▶ **WHAT TO PRODUCE**: Scan the records below for the word "google". Copy each line where it appears.

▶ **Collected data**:
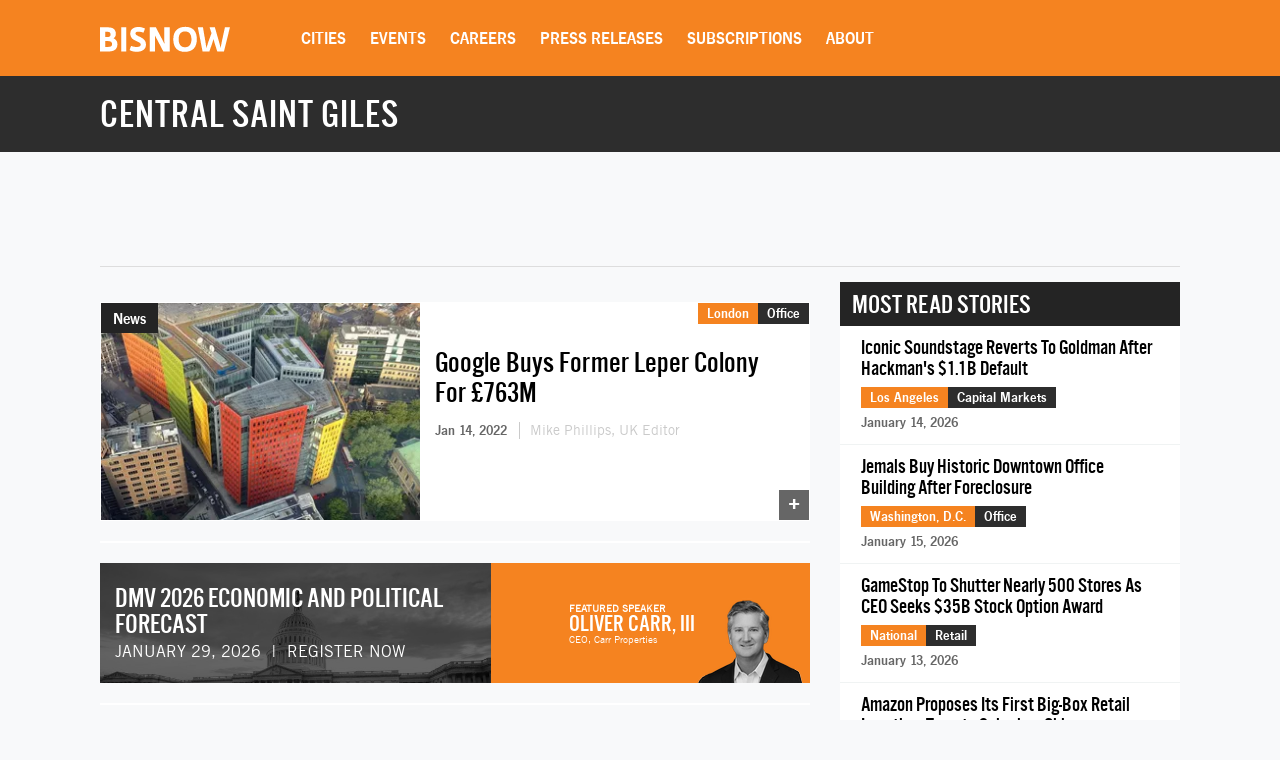

--- FILE ---
content_type: text/html; charset=utf-8
request_url: https://www.google.com/recaptcha/api2/aframe
body_size: 265
content:
<!DOCTYPE HTML><html><head><meta http-equiv="content-type" content="text/html; charset=UTF-8"></head><body><script nonce="g8809pHXsr2CBhCUiAe4QA">/** Anti-fraud and anti-abuse applications only. See google.com/recaptcha */ try{var clients={'sodar':'https://pagead2.googlesyndication.com/pagead/sodar?'};window.addEventListener("message",function(a){try{if(a.source===window.parent){var b=JSON.parse(a.data);var c=clients[b['id']];if(c){var d=document.createElement('img');d.src=c+b['params']+'&rc='+(localStorage.getItem("rc::a")?sessionStorage.getItem("rc::b"):"");window.document.body.appendChild(d);sessionStorage.setItem("rc::e",parseInt(sessionStorage.getItem("rc::e")||0)+1);localStorage.setItem("rc::h",'1768748282408');}}}catch(b){}});window.parent.postMessage("_grecaptcha_ready", "*");}catch(b){}</script></body></html>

▶ **TASK ANSWER**:
request_url: https://www.google.com/recaptcha/api2/aframe
<!DOCTYPE HTML><html><head><meta http-equiv="content-type" content="text/html; charset=UTF-8"></head><body><script nonce="g8809pHXsr2CBhCUiAe4QA">/** Anti-fraud and anti-abuse applications only. See google.com/recaptcha */ try{var clients={'sodar':'https://pagead2.googlesyndication.com/pagead/sodar?'};window.addEventListener("message",function(a){try{if(a.source===window.parent){var b=JSON.parse(a.data);var c=clients[b['id']];if(c){var d=document.createElement('img');d.src=c+b['params']+'&rc='+(localStorage.getItem("rc::a")?sessionStorage.getItem("rc::b"):"");window.document.body.appendChild(d);sessionStorage.setItem("rc::e",parseInt(sessionStorage.getItem("rc::e")||0)+1);localStorage.setItem("rc::h",'1768748282408');}}}catch(b){}});window.parent.postMessage("_grecaptcha_ready", "*");}catch(b){}</script></body></html>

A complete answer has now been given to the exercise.